### WHAT IS NEEDED
Write out, word for word, the stretch from the line containing "As captured in" through the end of the records below.

### Records on spatial positioning
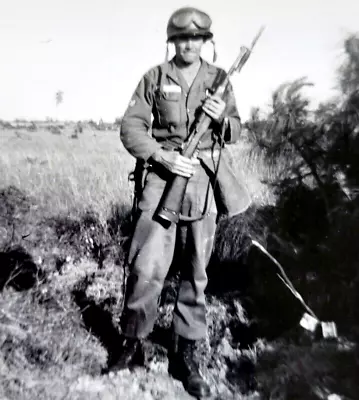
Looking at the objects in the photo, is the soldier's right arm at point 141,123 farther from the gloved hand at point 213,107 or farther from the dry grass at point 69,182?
the dry grass at point 69,182

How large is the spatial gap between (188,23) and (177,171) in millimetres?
847

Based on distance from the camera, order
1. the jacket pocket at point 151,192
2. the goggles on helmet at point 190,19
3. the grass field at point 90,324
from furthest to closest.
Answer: the jacket pocket at point 151,192 < the goggles on helmet at point 190,19 < the grass field at point 90,324

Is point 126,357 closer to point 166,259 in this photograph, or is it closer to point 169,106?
point 166,259

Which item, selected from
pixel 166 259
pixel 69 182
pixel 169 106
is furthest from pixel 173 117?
pixel 69 182

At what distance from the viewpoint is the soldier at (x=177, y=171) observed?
2.55 meters

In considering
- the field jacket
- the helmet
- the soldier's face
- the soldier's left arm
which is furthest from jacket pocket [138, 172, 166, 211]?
the helmet

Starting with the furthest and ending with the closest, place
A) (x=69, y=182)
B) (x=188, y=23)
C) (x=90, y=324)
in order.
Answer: (x=69, y=182)
(x=90, y=324)
(x=188, y=23)

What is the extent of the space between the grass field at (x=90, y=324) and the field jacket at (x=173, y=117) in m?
0.43

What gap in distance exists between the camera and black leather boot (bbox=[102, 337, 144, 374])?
8.82 feet

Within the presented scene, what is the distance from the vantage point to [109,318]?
319 cm

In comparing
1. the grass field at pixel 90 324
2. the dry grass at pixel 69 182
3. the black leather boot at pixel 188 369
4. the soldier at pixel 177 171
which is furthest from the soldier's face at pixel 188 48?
the black leather boot at pixel 188 369

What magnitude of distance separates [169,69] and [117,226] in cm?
202

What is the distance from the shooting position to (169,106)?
8.46 feet

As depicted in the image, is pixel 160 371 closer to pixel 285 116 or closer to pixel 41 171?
pixel 285 116
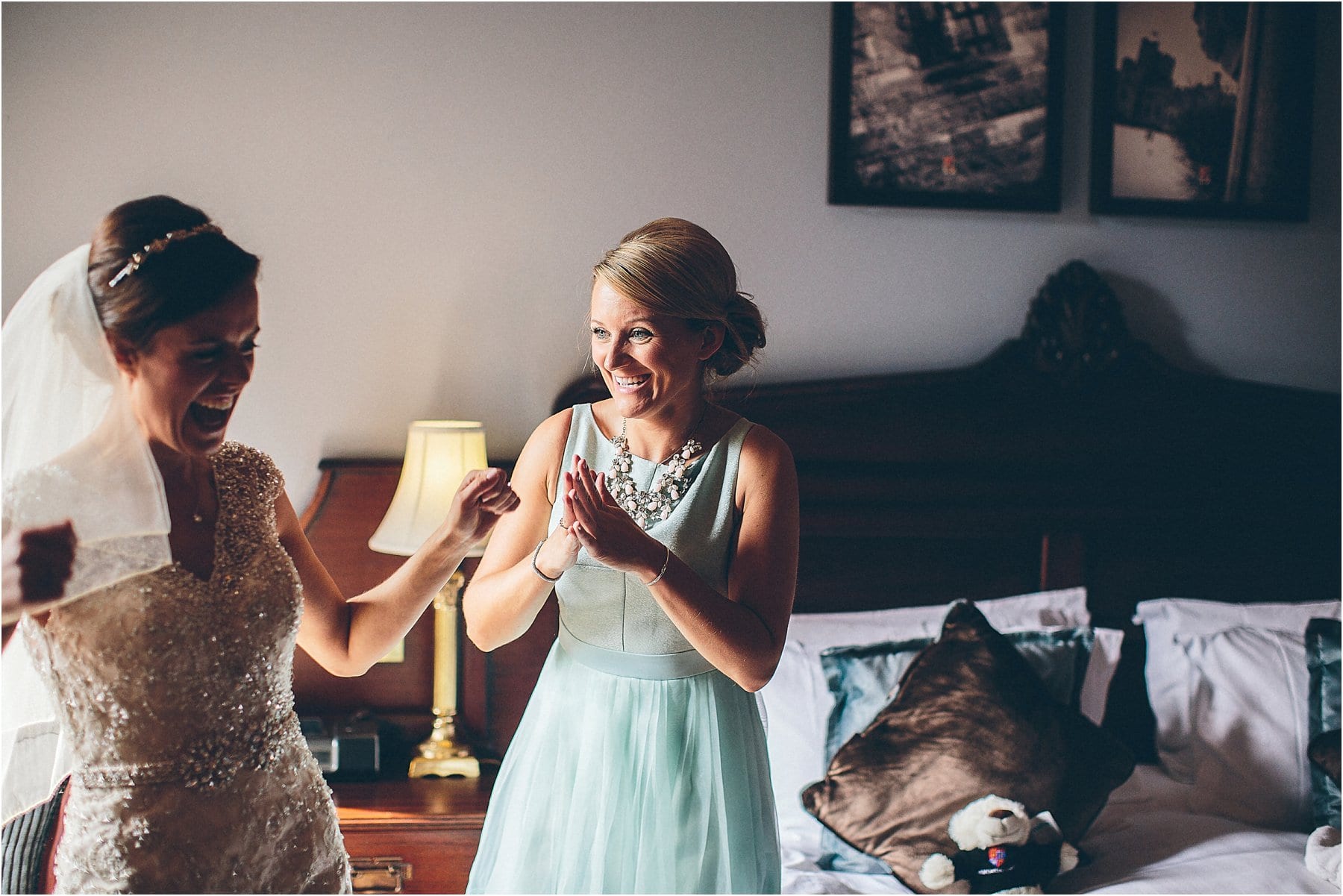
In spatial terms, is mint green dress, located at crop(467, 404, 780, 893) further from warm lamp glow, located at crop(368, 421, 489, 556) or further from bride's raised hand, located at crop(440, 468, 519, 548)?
warm lamp glow, located at crop(368, 421, 489, 556)

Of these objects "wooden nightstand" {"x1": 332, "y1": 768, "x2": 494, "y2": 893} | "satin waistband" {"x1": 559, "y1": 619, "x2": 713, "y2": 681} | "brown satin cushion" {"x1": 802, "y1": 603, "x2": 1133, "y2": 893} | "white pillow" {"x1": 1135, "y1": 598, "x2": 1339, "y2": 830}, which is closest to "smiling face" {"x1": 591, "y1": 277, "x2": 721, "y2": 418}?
"satin waistband" {"x1": 559, "y1": 619, "x2": 713, "y2": 681}

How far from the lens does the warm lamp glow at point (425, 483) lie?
7.30 feet

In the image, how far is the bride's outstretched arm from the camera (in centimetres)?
130

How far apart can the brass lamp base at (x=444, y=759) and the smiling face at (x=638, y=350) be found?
4.02ft

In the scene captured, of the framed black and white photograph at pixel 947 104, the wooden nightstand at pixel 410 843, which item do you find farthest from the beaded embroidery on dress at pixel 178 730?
the framed black and white photograph at pixel 947 104

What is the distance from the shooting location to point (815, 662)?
92.2 inches

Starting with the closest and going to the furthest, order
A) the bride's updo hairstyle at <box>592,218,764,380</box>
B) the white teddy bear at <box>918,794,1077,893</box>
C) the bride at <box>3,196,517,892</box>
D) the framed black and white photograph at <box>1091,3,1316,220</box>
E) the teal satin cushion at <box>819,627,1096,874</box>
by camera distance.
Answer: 1. the bride at <box>3,196,517,892</box>
2. the bride's updo hairstyle at <box>592,218,764,380</box>
3. the white teddy bear at <box>918,794,1077,893</box>
4. the teal satin cushion at <box>819,627,1096,874</box>
5. the framed black and white photograph at <box>1091,3,1316,220</box>

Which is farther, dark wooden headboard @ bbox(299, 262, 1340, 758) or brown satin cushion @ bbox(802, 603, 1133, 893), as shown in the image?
dark wooden headboard @ bbox(299, 262, 1340, 758)

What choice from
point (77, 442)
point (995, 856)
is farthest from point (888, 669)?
point (77, 442)

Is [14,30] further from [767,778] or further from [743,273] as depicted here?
[767,778]

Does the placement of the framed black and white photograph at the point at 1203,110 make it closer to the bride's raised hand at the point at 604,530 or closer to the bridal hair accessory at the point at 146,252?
the bride's raised hand at the point at 604,530

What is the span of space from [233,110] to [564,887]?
1865 mm

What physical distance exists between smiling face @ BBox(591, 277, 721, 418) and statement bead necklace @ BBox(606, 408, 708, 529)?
3.9 inches

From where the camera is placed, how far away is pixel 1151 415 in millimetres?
2738
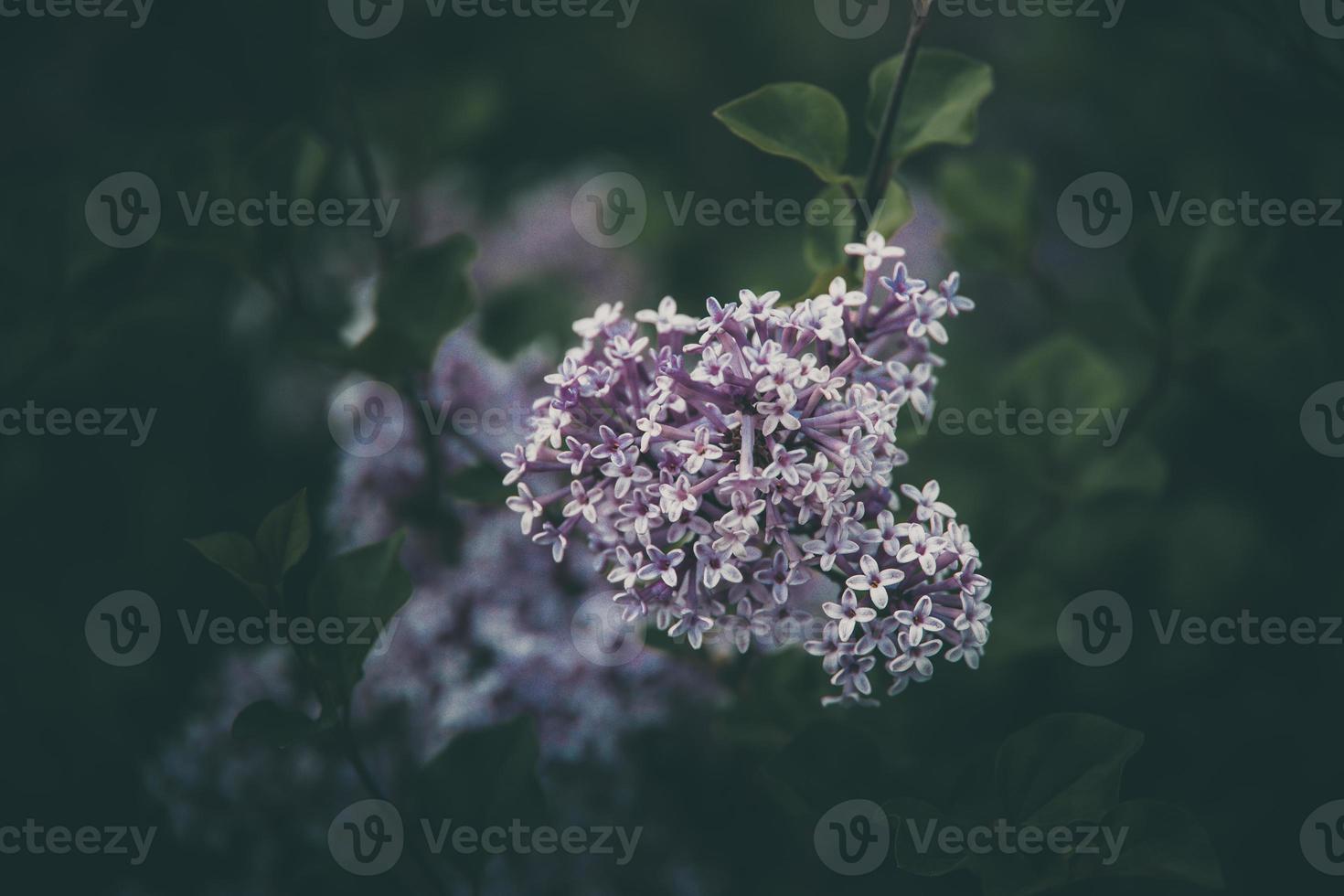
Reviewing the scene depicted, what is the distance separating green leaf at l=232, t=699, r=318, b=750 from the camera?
5.65 ft

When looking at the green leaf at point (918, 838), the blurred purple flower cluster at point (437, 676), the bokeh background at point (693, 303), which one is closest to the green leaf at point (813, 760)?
the bokeh background at point (693, 303)

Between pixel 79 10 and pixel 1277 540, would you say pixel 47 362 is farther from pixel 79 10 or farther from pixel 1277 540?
pixel 1277 540

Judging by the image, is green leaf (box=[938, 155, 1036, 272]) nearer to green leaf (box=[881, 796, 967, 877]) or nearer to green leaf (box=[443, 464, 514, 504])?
green leaf (box=[443, 464, 514, 504])

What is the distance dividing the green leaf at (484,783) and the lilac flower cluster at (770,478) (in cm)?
45

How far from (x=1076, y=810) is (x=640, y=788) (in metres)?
1.11

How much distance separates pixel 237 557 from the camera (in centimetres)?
172

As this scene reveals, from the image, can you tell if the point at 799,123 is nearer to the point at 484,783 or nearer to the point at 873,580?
the point at 873,580

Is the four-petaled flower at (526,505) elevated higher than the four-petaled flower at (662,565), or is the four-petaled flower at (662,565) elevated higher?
the four-petaled flower at (662,565)

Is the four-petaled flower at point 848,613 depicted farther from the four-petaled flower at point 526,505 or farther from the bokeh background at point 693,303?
the four-petaled flower at point 526,505

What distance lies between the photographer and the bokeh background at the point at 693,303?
7.48 ft

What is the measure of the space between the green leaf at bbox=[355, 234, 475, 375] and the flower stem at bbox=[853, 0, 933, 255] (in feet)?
2.87

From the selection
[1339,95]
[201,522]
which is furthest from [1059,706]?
[201,522]

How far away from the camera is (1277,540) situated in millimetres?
2756

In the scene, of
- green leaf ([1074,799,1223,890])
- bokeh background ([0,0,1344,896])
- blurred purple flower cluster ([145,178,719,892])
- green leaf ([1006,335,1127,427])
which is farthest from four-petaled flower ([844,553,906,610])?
green leaf ([1006,335,1127,427])
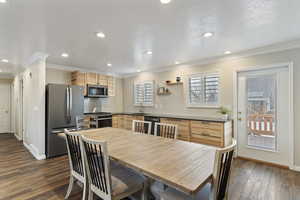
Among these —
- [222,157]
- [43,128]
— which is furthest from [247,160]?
[43,128]

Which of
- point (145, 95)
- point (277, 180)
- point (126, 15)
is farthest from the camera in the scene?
point (145, 95)

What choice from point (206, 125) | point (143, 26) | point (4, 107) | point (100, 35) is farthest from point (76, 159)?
point (4, 107)

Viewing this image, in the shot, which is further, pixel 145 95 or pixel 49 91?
pixel 145 95

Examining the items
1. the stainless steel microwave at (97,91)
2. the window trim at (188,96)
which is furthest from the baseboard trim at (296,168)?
the stainless steel microwave at (97,91)

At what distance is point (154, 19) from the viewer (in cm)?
212

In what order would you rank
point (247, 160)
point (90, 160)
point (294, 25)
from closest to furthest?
point (90, 160) → point (294, 25) → point (247, 160)

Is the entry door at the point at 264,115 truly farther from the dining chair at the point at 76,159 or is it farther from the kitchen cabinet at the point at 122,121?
the dining chair at the point at 76,159

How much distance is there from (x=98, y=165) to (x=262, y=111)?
11.9 ft

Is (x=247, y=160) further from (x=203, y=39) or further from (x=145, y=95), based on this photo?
(x=145, y=95)

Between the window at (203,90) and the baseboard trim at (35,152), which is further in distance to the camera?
the window at (203,90)

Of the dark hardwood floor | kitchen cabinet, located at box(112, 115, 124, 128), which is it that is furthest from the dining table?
kitchen cabinet, located at box(112, 115, 124, 128)

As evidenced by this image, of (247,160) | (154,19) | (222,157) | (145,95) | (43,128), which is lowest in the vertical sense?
(247,160)

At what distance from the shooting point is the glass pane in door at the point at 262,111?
3268 millimetres

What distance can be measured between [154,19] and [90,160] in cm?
197
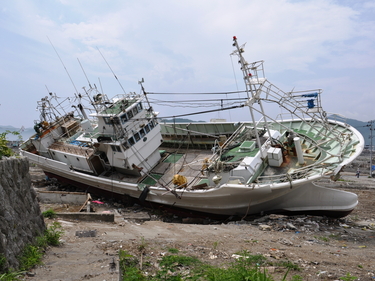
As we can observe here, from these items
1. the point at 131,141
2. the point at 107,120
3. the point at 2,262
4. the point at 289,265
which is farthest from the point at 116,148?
the point at 289,265

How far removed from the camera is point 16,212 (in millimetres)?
5395

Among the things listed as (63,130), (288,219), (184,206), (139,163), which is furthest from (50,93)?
(288,219)

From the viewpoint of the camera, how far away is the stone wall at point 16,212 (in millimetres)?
4797

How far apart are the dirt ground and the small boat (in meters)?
1.11

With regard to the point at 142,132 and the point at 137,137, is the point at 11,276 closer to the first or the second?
the point at 137,137

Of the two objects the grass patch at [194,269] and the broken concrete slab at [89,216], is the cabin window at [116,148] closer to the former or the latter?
the broken concrete slab at [89,216]

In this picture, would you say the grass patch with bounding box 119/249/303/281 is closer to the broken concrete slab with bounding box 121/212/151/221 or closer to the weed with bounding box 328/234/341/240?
the weed with bounding box 328/234/341/240

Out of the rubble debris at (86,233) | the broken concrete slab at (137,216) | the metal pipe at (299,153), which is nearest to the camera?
the rubble debris at (86,233)

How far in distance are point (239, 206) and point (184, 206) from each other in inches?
94.5

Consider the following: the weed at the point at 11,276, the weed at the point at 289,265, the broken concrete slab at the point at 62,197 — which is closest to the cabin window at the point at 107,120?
the broken concrete slab at the point at 62,197

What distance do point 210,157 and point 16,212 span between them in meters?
9.67

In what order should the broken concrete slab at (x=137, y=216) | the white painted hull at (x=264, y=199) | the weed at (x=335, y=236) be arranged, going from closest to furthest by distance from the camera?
1. the weed at (x=335, y=236)
2. the white painted hull at (x=264, y=199)
3. the broken concrete slab at (x=137, y=216)

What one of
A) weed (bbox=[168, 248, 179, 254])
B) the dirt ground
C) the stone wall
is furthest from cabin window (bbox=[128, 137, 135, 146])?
weed (bbox=[168, 248, 179, 254])

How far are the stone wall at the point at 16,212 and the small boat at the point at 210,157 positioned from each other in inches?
254
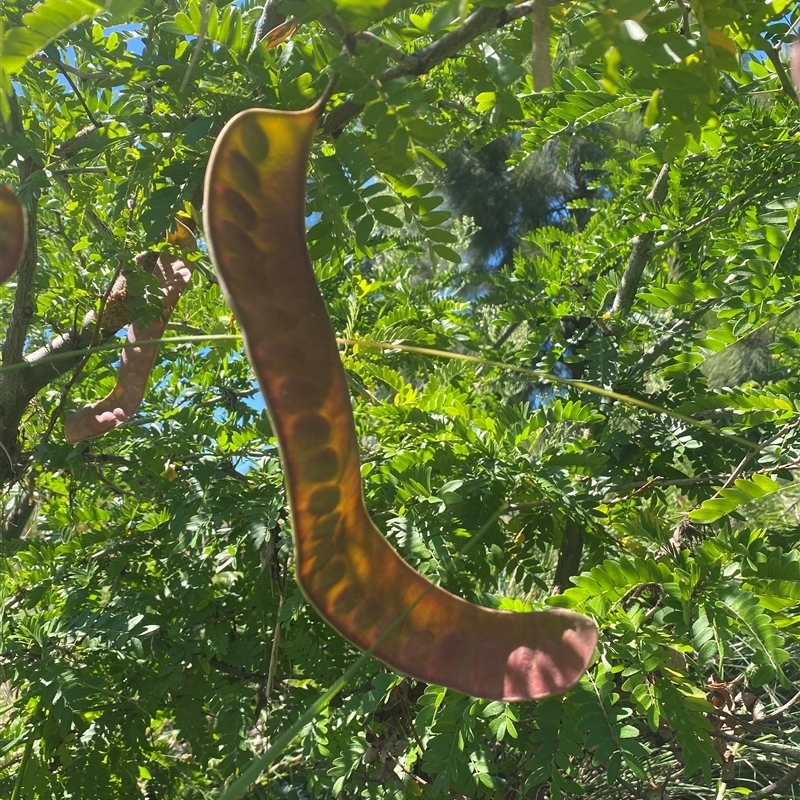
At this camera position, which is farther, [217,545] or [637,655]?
[217,545]

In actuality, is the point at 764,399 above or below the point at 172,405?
below

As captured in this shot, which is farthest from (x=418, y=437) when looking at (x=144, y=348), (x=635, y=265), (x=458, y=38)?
(x=458, y=38)

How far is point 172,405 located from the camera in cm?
197

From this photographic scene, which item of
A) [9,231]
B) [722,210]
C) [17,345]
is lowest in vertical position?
[9,231]

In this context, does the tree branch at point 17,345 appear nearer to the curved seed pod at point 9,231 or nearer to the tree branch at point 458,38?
the curved seed pod at point 9,231

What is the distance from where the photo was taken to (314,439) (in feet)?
1.65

### SOLUTION TO THE EXERCISE
As captured in this shot, which is farthest from (x=418, y=437) when looking at (x=144, y=348), (x=635, y=265), (x=458, y=38)?
(x=458, y=38)

How far is point 172,405 located from the camera in cm?
197

From this photographic scene, which item of
A) [9,231]
B) [722,210]
C) [17,345]
is lowest in vertical position?
[9,231]

In this context, does the tree branch at point 17,345 appear nearer to the curved seed pod at point 9,231 or nearer to the tree branch at point 458,38?
the curved seed pod at point 9,231

What is the distance from where the photo was taken to (314,439) (in feet)?
1.65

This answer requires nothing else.